3) Advokasi ke kepala desa tentang pentingnya desa dalam menindaklanjuti pengesahan draft peraturan bupati yang mencantumkan kewenangan lokal skala desa, menu kegiatan, dan alokasi APBDesa untuk kegiatan keluarga berencana dan kesehatan ibu di tingkat desa.
4) Bimbingan teknis dari pokja kab/kota bersama kecamatan kepada kepala dan perangkat desa tentang penyusunan/revisi RPJMDesa yang
mencantumkan prioritas keluarga berencana dan kesehatan ibu di desa. Kegiatan ini melibatkan asosiasi kepala desa/gampong dan tenaga ahli pendamping desa Kegiatan bimbingan teknis menghasilkan penerbitan RPJMDesa yang mencantumkan prioritas isu tentang keluarga berencana dan KB di desa.
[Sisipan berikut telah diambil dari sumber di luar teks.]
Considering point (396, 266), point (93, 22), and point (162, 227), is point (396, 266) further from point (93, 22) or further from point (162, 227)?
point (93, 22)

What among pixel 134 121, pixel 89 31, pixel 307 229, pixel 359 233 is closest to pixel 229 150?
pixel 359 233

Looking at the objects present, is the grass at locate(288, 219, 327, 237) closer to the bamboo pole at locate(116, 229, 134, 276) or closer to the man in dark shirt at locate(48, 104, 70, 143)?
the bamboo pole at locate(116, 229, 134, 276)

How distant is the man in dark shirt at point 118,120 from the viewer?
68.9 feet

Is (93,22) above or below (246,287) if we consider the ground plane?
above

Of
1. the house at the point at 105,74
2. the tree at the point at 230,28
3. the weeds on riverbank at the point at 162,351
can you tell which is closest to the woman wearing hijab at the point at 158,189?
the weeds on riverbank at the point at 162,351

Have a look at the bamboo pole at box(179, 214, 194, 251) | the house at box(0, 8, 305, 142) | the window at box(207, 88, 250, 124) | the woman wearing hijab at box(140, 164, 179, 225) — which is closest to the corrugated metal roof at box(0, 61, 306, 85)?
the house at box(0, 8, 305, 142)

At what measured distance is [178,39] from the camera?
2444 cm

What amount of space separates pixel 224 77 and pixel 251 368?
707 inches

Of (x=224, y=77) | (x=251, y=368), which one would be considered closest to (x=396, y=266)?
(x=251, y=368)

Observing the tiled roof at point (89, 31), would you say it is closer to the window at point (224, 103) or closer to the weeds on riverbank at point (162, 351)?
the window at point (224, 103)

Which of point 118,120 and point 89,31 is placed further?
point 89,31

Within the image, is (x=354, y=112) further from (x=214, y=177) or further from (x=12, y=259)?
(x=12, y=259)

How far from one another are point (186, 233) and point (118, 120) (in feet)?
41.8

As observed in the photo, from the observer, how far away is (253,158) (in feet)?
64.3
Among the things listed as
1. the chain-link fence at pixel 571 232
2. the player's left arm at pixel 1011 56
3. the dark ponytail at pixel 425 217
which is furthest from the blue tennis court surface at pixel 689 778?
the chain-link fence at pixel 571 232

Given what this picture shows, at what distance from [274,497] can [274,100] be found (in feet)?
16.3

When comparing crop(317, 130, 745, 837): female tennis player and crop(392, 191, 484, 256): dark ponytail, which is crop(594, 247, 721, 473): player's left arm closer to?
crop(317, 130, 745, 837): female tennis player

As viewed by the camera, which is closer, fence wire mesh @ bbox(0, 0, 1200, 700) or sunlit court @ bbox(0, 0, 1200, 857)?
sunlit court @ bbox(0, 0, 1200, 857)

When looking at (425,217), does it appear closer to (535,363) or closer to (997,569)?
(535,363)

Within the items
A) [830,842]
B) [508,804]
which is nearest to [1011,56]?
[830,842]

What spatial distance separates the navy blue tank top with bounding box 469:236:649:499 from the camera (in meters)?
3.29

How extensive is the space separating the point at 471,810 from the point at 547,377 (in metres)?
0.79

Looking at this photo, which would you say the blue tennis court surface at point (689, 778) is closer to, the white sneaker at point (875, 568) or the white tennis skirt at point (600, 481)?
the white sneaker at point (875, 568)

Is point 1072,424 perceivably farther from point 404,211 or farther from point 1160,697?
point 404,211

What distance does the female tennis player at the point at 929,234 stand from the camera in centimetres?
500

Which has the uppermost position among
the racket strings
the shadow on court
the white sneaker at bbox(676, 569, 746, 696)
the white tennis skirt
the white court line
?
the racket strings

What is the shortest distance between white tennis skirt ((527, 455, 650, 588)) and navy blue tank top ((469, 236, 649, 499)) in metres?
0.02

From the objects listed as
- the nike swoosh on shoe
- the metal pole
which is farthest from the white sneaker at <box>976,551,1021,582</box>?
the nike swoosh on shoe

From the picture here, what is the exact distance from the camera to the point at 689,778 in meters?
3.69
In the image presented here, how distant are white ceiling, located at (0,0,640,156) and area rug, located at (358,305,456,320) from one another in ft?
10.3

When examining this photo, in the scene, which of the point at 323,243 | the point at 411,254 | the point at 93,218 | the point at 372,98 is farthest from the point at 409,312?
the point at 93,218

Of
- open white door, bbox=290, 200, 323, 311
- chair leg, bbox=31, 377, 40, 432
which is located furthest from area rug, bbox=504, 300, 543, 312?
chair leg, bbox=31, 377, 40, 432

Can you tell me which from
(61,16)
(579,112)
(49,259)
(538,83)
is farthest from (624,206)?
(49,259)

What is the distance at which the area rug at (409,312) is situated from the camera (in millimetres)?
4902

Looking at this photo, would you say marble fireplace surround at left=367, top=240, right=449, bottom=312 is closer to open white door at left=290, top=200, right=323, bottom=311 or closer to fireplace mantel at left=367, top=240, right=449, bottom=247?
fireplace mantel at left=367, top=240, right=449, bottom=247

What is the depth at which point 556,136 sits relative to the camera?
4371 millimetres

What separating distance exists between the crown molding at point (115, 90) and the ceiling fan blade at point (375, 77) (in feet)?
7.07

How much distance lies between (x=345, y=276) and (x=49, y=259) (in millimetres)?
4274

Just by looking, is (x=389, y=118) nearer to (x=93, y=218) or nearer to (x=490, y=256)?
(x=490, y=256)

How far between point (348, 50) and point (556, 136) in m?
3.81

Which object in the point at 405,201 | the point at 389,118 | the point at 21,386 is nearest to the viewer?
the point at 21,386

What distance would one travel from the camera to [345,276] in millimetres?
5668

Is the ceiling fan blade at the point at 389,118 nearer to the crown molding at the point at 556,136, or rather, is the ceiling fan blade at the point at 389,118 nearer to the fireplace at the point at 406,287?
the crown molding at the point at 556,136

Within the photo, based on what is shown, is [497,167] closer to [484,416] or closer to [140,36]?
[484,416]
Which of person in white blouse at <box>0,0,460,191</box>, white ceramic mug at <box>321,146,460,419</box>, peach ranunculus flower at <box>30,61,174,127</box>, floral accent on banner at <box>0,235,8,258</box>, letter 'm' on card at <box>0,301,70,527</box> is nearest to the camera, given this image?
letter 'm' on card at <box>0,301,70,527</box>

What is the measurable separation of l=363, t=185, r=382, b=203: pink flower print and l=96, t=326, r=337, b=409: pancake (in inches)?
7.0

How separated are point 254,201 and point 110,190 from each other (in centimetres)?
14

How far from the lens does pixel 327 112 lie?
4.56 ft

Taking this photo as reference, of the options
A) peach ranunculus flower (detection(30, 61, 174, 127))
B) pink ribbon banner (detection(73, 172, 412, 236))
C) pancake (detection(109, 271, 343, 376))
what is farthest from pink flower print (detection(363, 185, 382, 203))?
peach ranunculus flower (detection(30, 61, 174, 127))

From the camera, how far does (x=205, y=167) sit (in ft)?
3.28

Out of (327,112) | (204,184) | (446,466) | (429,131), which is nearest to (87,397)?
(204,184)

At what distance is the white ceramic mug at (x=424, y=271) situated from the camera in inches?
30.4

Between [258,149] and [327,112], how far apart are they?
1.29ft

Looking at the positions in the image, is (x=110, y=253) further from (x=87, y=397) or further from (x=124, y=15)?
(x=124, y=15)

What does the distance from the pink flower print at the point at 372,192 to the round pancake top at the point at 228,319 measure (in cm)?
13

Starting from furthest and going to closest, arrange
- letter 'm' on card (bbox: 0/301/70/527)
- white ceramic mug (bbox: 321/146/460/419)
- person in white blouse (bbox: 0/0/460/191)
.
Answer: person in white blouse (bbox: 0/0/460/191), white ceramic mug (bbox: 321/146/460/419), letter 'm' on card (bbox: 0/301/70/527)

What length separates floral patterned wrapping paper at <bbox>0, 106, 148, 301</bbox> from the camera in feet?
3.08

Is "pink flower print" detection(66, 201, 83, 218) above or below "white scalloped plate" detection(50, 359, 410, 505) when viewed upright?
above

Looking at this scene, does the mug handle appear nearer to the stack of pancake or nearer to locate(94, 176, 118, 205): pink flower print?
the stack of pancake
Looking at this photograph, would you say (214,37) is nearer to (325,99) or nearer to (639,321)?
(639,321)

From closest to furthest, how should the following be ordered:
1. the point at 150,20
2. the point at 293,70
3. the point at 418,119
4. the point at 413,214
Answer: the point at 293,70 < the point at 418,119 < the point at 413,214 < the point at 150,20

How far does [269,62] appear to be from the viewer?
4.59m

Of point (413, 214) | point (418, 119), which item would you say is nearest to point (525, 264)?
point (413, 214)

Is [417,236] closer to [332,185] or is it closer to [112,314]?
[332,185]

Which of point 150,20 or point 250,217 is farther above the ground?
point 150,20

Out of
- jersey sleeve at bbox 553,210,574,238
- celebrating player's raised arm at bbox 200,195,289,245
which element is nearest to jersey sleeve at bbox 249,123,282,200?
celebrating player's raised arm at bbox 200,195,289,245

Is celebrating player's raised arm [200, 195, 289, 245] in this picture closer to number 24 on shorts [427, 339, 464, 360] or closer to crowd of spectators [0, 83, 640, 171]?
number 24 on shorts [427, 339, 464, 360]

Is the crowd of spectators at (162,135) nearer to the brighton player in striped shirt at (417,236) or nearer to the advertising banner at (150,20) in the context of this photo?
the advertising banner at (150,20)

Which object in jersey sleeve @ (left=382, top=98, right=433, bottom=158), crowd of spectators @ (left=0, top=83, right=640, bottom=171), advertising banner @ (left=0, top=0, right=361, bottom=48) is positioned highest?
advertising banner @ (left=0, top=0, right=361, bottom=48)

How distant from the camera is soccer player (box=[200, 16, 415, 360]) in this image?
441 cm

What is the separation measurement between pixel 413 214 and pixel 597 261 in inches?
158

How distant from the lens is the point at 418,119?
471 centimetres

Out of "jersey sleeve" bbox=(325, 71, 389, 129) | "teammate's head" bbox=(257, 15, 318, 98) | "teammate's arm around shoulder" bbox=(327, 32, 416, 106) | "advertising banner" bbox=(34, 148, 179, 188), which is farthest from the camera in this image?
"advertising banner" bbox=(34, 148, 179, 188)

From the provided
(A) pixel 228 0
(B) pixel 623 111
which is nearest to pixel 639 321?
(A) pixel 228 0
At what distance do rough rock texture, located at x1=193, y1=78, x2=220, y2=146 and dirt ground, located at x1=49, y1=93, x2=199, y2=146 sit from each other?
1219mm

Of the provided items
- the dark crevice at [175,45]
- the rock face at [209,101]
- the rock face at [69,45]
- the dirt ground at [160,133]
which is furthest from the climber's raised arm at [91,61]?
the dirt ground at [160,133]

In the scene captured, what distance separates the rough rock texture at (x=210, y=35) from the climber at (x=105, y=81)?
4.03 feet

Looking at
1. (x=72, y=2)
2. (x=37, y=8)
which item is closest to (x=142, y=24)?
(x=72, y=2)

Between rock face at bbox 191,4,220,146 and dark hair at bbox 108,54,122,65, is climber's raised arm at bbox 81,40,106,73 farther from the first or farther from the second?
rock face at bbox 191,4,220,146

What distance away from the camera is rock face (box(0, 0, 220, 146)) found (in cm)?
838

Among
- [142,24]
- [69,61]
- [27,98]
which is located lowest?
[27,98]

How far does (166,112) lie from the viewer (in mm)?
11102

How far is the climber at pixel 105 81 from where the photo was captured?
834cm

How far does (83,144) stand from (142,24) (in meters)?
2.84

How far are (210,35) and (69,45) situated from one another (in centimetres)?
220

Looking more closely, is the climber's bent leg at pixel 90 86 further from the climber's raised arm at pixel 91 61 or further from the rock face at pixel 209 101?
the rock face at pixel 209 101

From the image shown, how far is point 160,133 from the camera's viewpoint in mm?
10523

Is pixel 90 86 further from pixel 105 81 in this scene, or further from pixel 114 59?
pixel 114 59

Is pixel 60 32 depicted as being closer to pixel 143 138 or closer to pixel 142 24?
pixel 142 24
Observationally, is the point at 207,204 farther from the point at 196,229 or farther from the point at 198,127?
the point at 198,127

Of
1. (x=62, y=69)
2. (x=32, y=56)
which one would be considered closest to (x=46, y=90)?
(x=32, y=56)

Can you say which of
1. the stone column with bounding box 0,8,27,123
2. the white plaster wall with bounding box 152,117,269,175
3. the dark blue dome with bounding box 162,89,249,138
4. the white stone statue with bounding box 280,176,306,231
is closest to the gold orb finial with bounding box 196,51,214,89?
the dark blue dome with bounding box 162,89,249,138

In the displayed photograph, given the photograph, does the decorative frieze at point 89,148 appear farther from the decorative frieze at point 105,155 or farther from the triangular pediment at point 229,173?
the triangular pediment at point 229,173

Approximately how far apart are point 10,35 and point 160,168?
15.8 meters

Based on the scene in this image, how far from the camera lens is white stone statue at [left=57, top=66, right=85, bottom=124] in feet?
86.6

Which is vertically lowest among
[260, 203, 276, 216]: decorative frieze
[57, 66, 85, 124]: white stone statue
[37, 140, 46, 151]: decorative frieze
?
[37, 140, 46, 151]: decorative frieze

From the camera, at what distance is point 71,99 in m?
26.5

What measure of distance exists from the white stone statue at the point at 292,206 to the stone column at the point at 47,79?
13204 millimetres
Berikutnya, setiap tahun ditindaklanjuti dengan terbitnya RKPDesa yang mencantumkan kegiatan tentang keluarga berencana dan kesehatan ibu di desa dan alokasi APBDesa untuk membiayai kegiatan tersebut.
f. Pemantauan dan evaluasi Pemantauan dilakukan kelompok kerja untuk melihat proses pelaksanaan tahapan kegiatan advokasi dan keluaran dari setiap kegiatan. Sedangkan untuk evaluasi ditujukan untuk melihat dampak dari tindak lanjut hasil kegiatan advokasi. Dari kegiatan pemantauan dan evaluasi tersebut menjadi masukan untuk kegiatan perencanaan advokasi berikutnya. Laporan hasil pemantauan dan evaluasi disampaikan kepada bupati/walikota dan kelompok kerja provinsi.